___ Excerpt to read ___

DATES: Comments and related material must either be submitted to our 
online docket via http://www.regulations.gov on or before March 15, 
2012 or reach the Docket Management Facility by that date.

ADDRESSES: You may submit comments identified by docket number USCG-
2011-0227 using any one of the following methods:
    (1) Federal eRulemaking Portal: http://www.regulations.gov.
    (2) Fax: (202) 493-2251.
    (3) Mail: Docket Management Facility (M-30), U.S. Department of 
Transportation, West Building Ground Floor, Room W12-140, 1200 New 
Jersey Avenue SE., Washington, DC 20590-0001.
    (4) Hand delivery: Same as mail address above, between 9 a.m. and 5 
p.m., Monday through Friday, except Federal holidays. The telephone 
number is (202) 366-9329. To avoid duplication, please use only one of 
these four methods. See the ``Public Participation and Request for 
Comments'' portion of the SUPPLEMENTARY INFORMATION section below for 
instructions on submitting comments.

___ Data lines ___

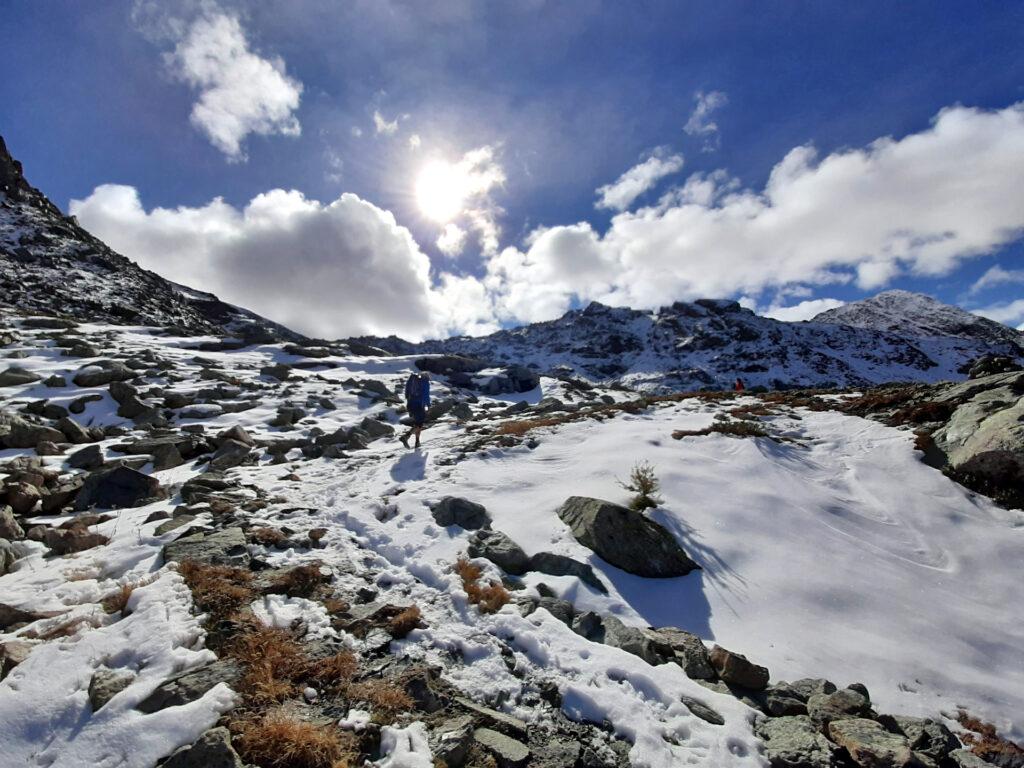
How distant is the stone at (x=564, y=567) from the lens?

___

Please list every method for submitting comments that the comment-submission notice above offers.

Reply –
- Federal eRulemaking Portal
- Fax
- Mail
- Hand delivery